How Your Advisor Gets Paid Matters
Part 2: Commission-only
For most investors, the first question is usually, “What should I invest in?”
But if you’ve read a few of my articles you know that I think a more important question for affluent investors is How is the advisor compensated?
That single detail shapes nearly everything else in the relationship.
Understanding Commission-Only Compensation
The investment industry uses several compensation structures. Some advisors charge hourly fees. Some take a percentage of assets under management, commonly called an AUM fee (see my May 29 newsletter). Others work on commission.
Today, many investors assume commission compensation is outdated or inherently problematic. Like most things in finance, the reality is more nuanced.
A commission-only advisor is compensated when a financial product is purchased or sold. There’s no ongoing annual fee, no quarterly deduction, no recurring percentage based on portfolio value. The advisor earns compensation only when a transaction occurs.
For some investors, particularly buy-and-hold investors who rarely make changes, that can result in lower long-term costs than paying an ongoing annual percentage indefinitely.
Consider this example: An investor places $500,000 into a diversified portfolio and intends to leave it largely untouched for ten years. Under a traditional AUM arrangement at 1% annually, they might pay $5,000 or more per year, with fees rising as the account grows, potentially exceeding $60,000 to $70,000 over a decade. Under a commission-based structure, they may pay a one-time upfront cost with little or no ongoing advisor compensation afterward.
That doesn’t automatically make one model better. It simply means the economics are different.
Comparing It to Other Professions
In many ways, commission-based compensation resembles how we pay other professionals. A real estate agent is compensated when the transaction closes. An insurance agent is compensated when the policy is issued. An attorney handling a specific matter charges for the work performed, not an indefinite percentage of your net worth.
Commission-based investing operates similarly.
The Real Concern — and the Honest Answer
Critics of the commission model raise valid points. Because compensation depends on transactions, conflicts of interest can arise. An unethical advisor could theoretically recommend unnecessary trades simply to generate commissions. History shows there have been real abuses.
But here’s something equally important, and something I’ve observed for forty-plus years: every compensation model creates incentives.
Fee-only AUM advisors often position themselves as conflict-free. But the AUM model has its own built-in incentives. An advisor charging 1% of assets has a financial interest in keeping as many client dollars inside the managed account as possible. That could discourage recommending that a client pay off a mortgage, buy investment real estate, or purchase an income annuity, all moves that would reduce managed assets.
This doesn’t make the AUM model bad. It simply means incentives exist everywhere. No compensation structure removes human nature from financial advice. That’s why character, experience, and transparency matter far more than marketing labels.

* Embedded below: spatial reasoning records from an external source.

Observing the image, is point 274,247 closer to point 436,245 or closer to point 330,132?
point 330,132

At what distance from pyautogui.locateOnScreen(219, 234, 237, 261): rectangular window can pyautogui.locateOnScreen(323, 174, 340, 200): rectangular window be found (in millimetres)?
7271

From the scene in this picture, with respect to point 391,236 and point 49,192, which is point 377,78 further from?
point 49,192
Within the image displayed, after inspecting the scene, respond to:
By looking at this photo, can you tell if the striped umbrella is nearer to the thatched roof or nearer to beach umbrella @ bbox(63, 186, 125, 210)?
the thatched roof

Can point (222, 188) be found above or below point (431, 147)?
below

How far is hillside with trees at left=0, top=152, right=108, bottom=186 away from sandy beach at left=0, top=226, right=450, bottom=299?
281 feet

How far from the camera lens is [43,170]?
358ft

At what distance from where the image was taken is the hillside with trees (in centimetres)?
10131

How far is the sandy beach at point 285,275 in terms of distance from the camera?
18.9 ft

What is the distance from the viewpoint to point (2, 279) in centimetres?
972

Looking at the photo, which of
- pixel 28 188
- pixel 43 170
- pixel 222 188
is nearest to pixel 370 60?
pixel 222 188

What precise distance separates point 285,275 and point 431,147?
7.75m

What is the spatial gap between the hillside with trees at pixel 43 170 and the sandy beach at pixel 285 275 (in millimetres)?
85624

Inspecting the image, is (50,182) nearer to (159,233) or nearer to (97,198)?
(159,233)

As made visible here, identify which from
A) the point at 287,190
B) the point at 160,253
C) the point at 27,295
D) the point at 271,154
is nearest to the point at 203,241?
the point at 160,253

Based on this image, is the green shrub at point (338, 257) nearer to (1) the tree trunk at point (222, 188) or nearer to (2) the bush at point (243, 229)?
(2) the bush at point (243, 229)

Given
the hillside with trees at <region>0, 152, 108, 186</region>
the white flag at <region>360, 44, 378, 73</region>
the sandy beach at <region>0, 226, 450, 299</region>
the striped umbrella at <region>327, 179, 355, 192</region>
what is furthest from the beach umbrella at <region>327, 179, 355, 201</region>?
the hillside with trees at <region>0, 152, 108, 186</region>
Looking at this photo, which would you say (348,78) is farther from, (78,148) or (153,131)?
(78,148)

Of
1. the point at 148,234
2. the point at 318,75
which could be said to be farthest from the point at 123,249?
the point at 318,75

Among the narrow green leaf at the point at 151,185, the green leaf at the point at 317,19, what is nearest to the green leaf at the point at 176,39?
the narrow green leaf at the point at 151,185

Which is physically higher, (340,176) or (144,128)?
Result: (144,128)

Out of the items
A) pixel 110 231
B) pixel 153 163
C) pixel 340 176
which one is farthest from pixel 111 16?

What Commission-Only Actually Looks Like in Practice
One misconception I see often is the assumption that commission advisors are constantly trading accounts. In reality, many commission-based advisors built careers around long-term client relationships and conservative investing, working primarily with bonds held to maturity, insurance planning, or retirement income strategies where transactions were infrequent.
The compensation method alone doesn’t tell you whether advice is thoughtful or reckless. What matters is how the advisor behaves.
Service Expectations Differ Too
An ongoing AUM fee generally implies ongoing portfolio monitoring, regular reviews, and continuous access; investors are often paying for behavioral coaching, tax coordination, and long-term guidance as much as investment selection.
Under a commission-only arrangement, the relationship is more transaction-oriented. Some investors want continuous hand-holding and regular meetings. Others prefer a more independent approach with infrequent decisions and no ongoing advisory costs. Neither preference is wrong.
The Right Questions to Ask
Much of the modern financial industry has turned compensation discussions into marketing battles. Fee-only firms sometimes portray commissions as inherently unethical. Commission-based firms sometimes portray AUM fees as excessive. The truth is more balanced than either side usually admits.
A good advisor can work within either structure. So can a bad one.
Over the years, I’ve seen commission-based advisors who placed clients first consistently and conscientiously. I’ve also seen fee-based advisors charge substantial ongoing fees while delivering very little value. Compensation matters. Integrity matters more.
The most useful thing any investor can do is ask direct questions:
How are you compensated? What will this cost over time? What services are included? How often will recommendations change?
A trustworthy advisor should welcome those conversations. After forty years in this business, I’ve learned that the best financial relationships are built on clarity and mutual understanding, not slogans. Commission-only compensation isn’t automatically good or bad. It’s one way of structuring a financial relationship, with real strengths, real weaknesses, and real tradeoffs.
The important thing isn’t finding a compensation structure that sounds perfect in a brochure. It’s finding an advisor whose judgment and honesty you can trust over time.